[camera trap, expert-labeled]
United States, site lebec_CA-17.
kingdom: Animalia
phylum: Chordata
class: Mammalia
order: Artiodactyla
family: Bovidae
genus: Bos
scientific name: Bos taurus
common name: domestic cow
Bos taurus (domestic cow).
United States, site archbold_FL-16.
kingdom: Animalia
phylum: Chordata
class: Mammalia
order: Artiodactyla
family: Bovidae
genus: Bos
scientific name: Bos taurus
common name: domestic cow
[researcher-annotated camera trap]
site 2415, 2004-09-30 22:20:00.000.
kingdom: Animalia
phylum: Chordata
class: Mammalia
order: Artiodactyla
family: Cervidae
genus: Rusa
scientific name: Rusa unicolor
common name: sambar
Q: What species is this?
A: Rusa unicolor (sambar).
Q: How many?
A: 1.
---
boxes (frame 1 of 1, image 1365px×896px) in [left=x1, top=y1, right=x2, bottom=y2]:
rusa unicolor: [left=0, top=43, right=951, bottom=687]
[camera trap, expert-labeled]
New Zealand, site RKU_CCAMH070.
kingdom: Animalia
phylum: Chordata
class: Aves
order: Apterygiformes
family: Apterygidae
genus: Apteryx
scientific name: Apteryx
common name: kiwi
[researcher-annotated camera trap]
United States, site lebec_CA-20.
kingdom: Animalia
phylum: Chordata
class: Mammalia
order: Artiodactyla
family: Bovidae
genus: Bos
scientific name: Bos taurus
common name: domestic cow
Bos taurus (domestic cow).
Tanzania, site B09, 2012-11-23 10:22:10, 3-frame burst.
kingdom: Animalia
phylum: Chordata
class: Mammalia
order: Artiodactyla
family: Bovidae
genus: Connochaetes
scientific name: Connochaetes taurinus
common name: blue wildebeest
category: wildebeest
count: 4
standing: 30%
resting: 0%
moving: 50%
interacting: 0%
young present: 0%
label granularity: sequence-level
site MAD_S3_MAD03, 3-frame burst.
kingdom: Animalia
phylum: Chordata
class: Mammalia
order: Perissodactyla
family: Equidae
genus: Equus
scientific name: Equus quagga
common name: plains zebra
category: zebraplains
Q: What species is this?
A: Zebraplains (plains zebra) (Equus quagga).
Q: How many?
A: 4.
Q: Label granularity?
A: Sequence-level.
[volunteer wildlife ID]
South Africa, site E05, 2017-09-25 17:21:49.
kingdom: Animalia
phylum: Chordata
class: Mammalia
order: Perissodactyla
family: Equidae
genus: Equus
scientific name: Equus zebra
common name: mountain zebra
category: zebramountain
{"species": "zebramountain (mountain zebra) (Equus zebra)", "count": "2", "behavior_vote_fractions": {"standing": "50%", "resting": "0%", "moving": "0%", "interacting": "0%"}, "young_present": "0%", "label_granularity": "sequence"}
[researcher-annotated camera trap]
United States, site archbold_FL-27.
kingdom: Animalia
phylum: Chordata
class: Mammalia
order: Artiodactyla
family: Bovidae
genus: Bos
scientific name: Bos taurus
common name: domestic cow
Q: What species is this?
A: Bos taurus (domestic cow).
#####
TASK TO CARRY OUT
Lines of the material that contain the word "count" are to be gathered.

WRITTEN ANSWER
count: 4
{"species": "zebramountain (mountain zebra) (Equus zebra)", "count": "2", "behavior_vote_fractions": {"standing": "50%", "resting": "0%", "moving": "0%", "interacting": "0%"}, "young_present": "0%", "label_granularity": "sequence"}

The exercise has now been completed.